Now, let’s say you want to see how close you are to your financial savings goal overall. For that, you’ll need to take a look at your bank account to see how well those day-to-day behavioral adjustments have been paying off over time. Has consistently avoiding your favorite department store allowed you to save up as much money as you’d hoped? If not, what additional adjustments could you make in your day-to-day decisions to get you closer to that goal?
That’s the type of benefit you and your healthcare providers get from A1C test results. Since it gives you an average of your blood glucose levels over the last 2-3 months and takes into account those level fluctuations across every hour of the day, you get a clearer picture of the impact of your overall diabetes management strategies.
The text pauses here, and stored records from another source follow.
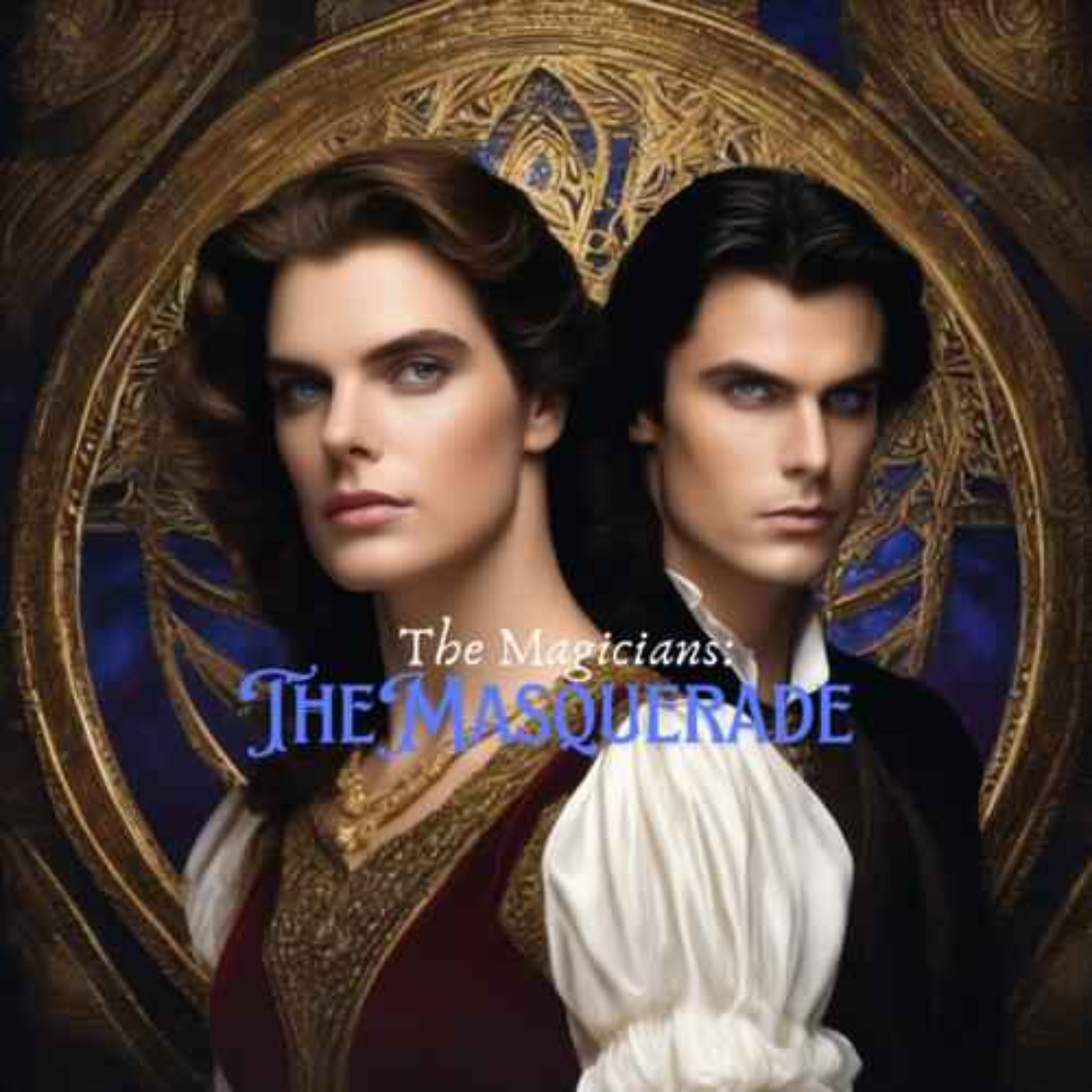 The Masquerade v2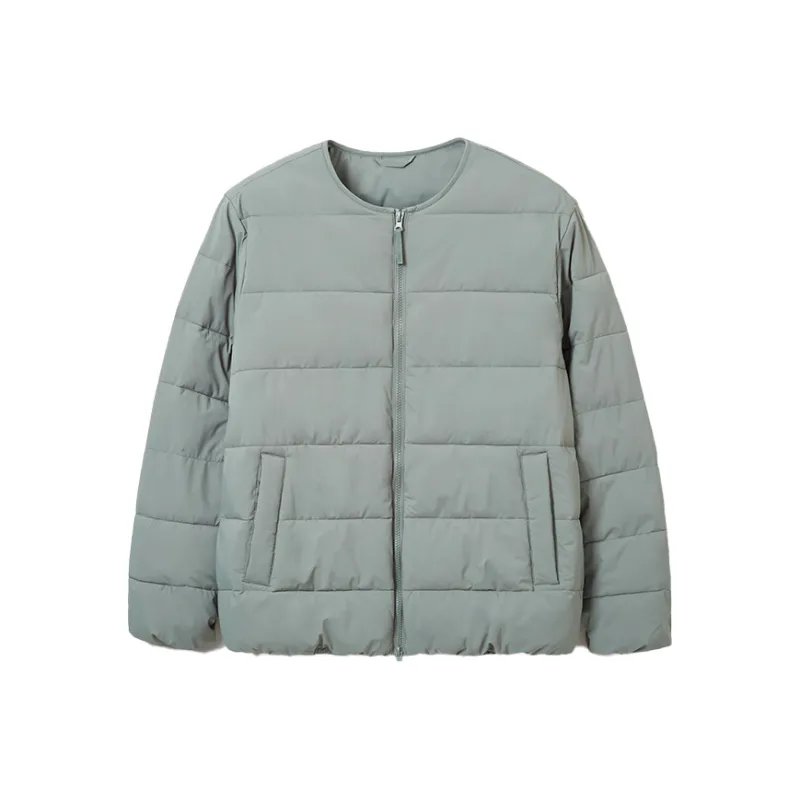 SPAO Puffer Jacket Unisex Shopping Bag-5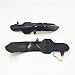 BAKUGO 2Pcs Car LED Dynamic Side Mirror Rearview Blinker Indicator Turn Signal Light for Lincoln Corsair 2020 2021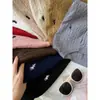 Cardigã de tricô bordado com gola redonda para outono e inverno para mulheres, novo suéter de malha vintage torcido slim fit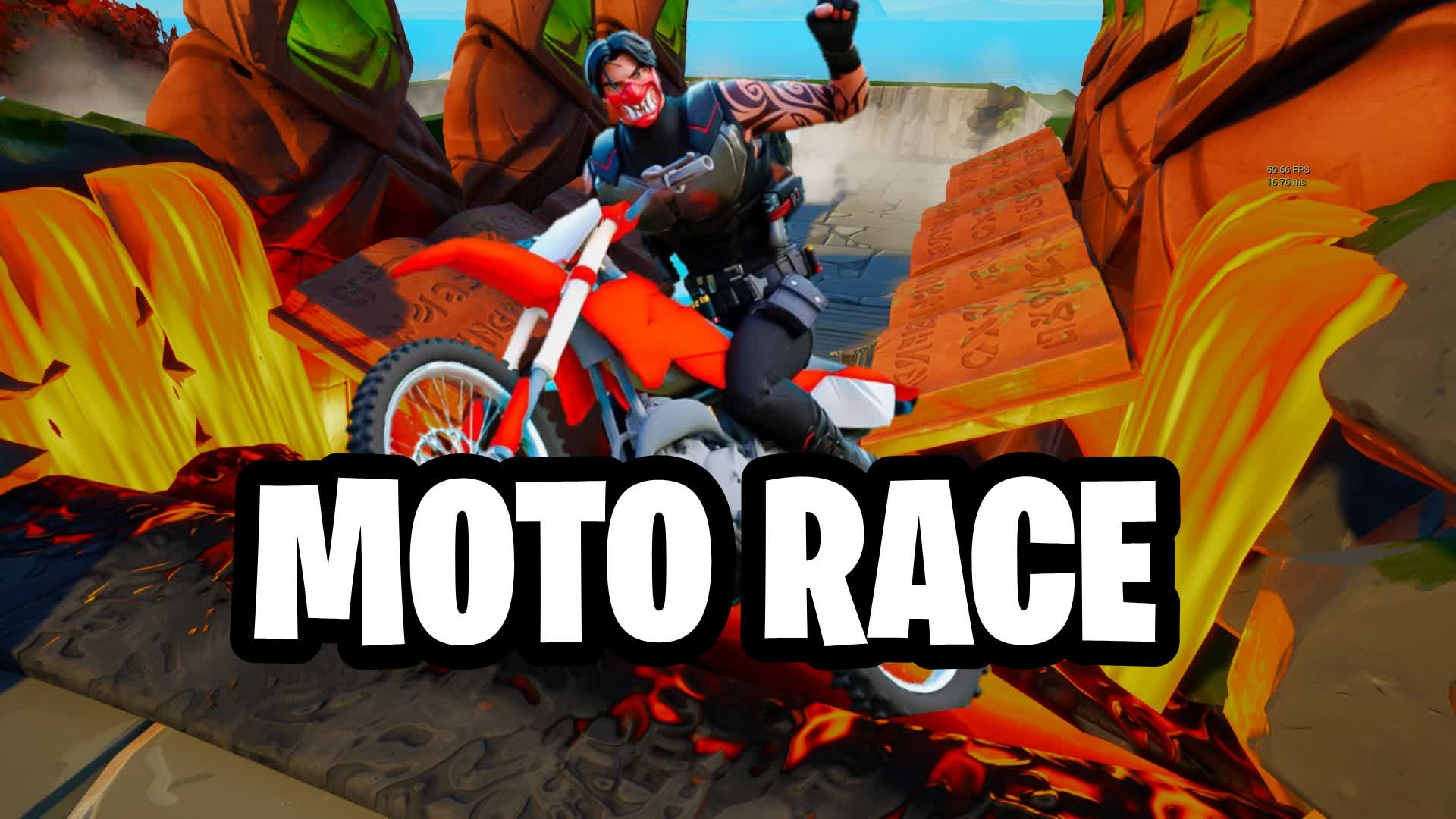 Moto Race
A1C Has the Power to Predict
In a nutshell, blood glucose monitoring is great for giving you feedback on how your daily choices—foods, activities, etc.—are affecting your diabetes management in the short term. A1C tells you what kind of impact those choices are having on your diabetes management overall. And, understanding that overall impact helps you and your doctor evaluate your risk for developing complications from diabetes. For example:
- An ongoing diabetes study in the UK has found for each 1% decrease in a person’s A1C, there’s a 35% decrease in the risk of developing eye disease and kidney disease.1
A1C at Home
Before the COVID-19 pandemic, A1C tests were often conducted in doctor’s offices or stand-alone laboratories. But just as people have begun to adapt by attending virtual appointments from the comfort and safety of their homes, they have also begun to conduct their own blood tests at home. This has led to a boom in new at-home tests3, for everything from A1C to food sensitivities. Fortunately, for patients with diabetes, this means that they don’t have to miss out on the benefits of regular A1C testing, even when they can’t get blood work done in person.
Before you purchase an at-home A1C test, speak with your doctor to determine which FDA-cleared A1C test is best for you.